- TEXT BLOCK:
Start of Block

Marquis Hill holding his new trumpet.

Millennial Era Jazz: Marquis Hill

By Thaddeus Tukes

[A version of the story was co-published on Blavity.]

Jazz is the essence of black culture, yet for years, black musicians have felt it being taken away by the rapaciousness of commerce and profit.

The newest emerging voice in reclaiming jazz hails from the South Side of Chicago, which gave birth and meaning to international trumpet phenomenon Marquis Hill.

“Chicago made me into the man I am today. Chicago made me into the musician I am today,” said the 29-year-old Chatham native. “I’m really excited to be a part of this big Chicago movement that’s happening.”

Hill, fresh off of a tour with legendary bassist Marcus Miller, is back on the road with his band, the Blacktet, performing music from their latest album, “The Way We Play.” With an album cover of the famous Chicago skyline, and a unique approach to composition and improvisation, Hill has one message.

“When you trace the history of everything, it’s all the same. I’m a hip-hop lover, I love blues, I love jazz, I love soul, I love rock. Those forms fall under the umbrella of black music. Now, those were just genre names, but if you want to think about it, it’s really just a melting pot of black music.”

End of Block

- WHAT THIS EXERCISE ASKS:
[1] Which music genres does Hill say he loves in the Marquis Hill profile? List each one.
[2] Can you echo the Marquis Hill profile word for word, starting with "[A version of" and going on through "has one message."?
[3] How would the Marquis Hill profile go on after its last sentence? Write the next part.

- DATA RECORDS:
Start of Block

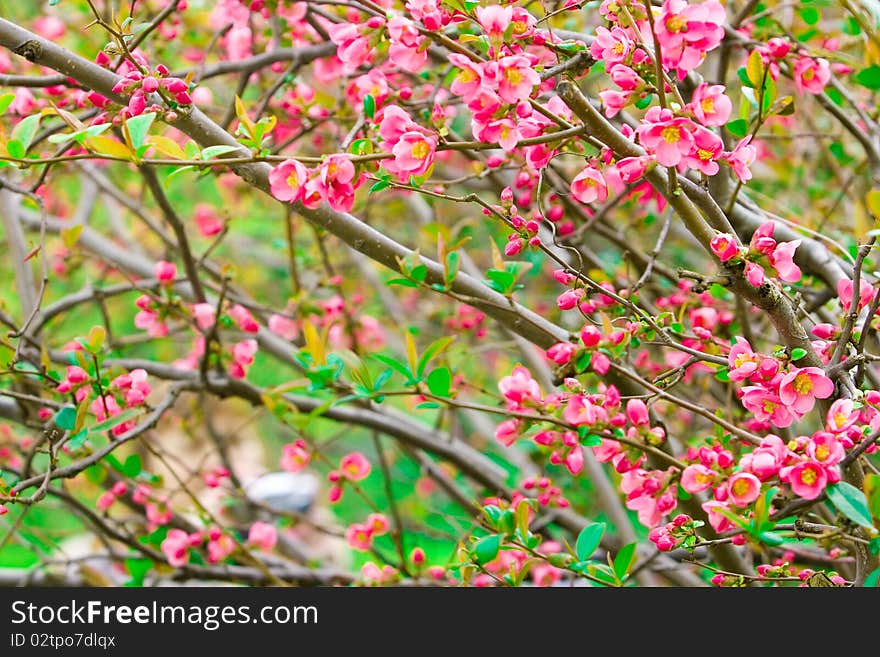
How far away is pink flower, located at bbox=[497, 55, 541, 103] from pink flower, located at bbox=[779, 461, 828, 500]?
0.47 meters

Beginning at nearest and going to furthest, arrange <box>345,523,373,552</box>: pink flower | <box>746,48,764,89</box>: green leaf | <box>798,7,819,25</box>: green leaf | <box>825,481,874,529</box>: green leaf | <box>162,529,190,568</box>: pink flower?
<box>825,481,874,529</box>: green leaf → <box>746,48,764,89</box>: green leaf → <box>798,7,819,25</box>: green leaf → <box>162,529,190,568</box>: pink flower → <box>345,523,373,552</box>: pink flower

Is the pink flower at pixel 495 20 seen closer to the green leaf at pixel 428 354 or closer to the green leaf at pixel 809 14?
the green leaf at pixel 428 354

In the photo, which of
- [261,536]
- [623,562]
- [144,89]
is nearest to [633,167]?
[623,562]

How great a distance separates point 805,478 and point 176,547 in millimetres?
1277

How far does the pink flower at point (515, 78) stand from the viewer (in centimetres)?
88

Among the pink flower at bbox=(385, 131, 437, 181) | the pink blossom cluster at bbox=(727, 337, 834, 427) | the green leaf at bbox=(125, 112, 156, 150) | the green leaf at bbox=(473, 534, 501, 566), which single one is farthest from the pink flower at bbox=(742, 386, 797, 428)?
the green leaf at bbox=(125, 112, 156, 150)

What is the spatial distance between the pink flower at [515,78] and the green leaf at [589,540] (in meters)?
0.52

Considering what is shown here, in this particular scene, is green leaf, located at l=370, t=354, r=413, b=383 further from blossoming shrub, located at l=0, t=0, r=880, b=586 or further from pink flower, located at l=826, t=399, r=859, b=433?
pink flower, located at l=826, t=399, r=859, b=433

End of Block

- SET OF ANSWERS:
[1] hip-hop, blues, jazz, soul, rock

[2]
[A version of the story was co-published on Blavity.]

Jazz is the essence of black culture, yet for years, black musicians have felt it being taken away by the rapaciousness of commerce and profit.

The newest emerging voice in reclaiming jazz hails from the South Side of Chicago, which gave birth and meaning to international trumpet phenomenon Marquis Hill.

“Chicago made me into the man I am today. Chicago made me into the musician I am today,” said the 29-year-old Chatham native. “I’m really excited to be a part of this big Chicago movement that’s happening.”

Hill, fresh off of a tour with legendary bassist Marcus Miller, is back on the road with his band, the Blacktet, performing music from their latest album, “The Way We Play.” With an album cover of the famous Chicago skyline, and a unique approach to composition and improvisation, Hill has one message.

[3]
Cultural authenticity in jazz music has been a long-debated point of contention in the music community. During the Cold War, trumpeter Louis Armstrong was sent on a U.S. State Department-sponsored tour of Europe, in a diplomatic effort to showcase American culture, earning him the name “Ambassador Satchmo.” In more recent years, trumpeter Wynton Marsalis was appointed United Nations Messenger of Peace by Secretary-General Kofi Annan, under the Bush administration.

In 2014, New Orleans trumpeter Nicholas Peyton introduced Black American Music, or BAM, to combat the divisive conversations around the word “jazz,” which he says “prevents an authentic analysis of the art.”

“In Black music there are no fields, per se, there are territories and lineages. It’s very clear who is a master drummer in the tribe and who is not. There is also a rhythmic lilt to how you phrase that is encoded in your DNA that gives a sign as to where you are from,” said Peyton in an article on his website.

Before that, renowned jazz critic Stanley Crouch was fired from the magazine JazzTimes, after backlash from his article, “Putting the White Man in Charge,” which discussed the commercial push of white jazz musicians over black musicians.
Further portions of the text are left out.